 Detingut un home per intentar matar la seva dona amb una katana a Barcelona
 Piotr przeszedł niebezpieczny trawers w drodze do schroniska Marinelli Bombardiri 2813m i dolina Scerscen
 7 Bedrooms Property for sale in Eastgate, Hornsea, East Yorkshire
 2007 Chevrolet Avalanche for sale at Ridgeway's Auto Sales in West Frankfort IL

--

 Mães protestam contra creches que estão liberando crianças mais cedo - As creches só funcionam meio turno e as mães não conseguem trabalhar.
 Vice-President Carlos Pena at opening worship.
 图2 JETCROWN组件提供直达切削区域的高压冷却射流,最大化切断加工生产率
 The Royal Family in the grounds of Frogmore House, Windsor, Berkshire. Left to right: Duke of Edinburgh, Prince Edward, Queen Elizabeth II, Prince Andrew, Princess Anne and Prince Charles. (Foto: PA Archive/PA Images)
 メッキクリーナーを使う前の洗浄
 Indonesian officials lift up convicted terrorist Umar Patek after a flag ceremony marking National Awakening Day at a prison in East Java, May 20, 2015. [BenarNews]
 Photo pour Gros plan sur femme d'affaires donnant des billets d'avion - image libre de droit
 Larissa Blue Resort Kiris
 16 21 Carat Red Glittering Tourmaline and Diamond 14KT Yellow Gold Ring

==

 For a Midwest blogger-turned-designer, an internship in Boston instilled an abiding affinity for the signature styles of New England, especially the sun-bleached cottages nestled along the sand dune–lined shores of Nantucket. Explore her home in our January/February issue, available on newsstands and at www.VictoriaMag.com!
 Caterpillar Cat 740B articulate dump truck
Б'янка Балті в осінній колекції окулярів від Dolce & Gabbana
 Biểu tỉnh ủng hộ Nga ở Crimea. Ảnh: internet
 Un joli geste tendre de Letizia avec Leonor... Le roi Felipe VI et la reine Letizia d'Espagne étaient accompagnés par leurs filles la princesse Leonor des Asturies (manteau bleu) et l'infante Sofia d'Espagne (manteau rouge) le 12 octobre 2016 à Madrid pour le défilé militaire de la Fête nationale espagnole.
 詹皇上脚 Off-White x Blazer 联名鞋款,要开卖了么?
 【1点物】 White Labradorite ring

» TO DO
Give back exactly the lines above starting at the line where "Piotr przeszedł niebezpieczny" appears and ending at the line where "2007 Chevrolet Avalanche" appears, both included, with no other lines.

» ANSWER TO THE PROBLEM
 Piotr przeszedł niebezpieczny trawers w drodze do schroniska Marinelli Bombardiri 2813m i dolina Scerscen
 7 Bedrooms Property for sale in Eastgate, Hornsea, East Yorkshire
 2007 Chevrolet Avalanche for sale at Ridgeway's Auto Sales in West Frankfort IL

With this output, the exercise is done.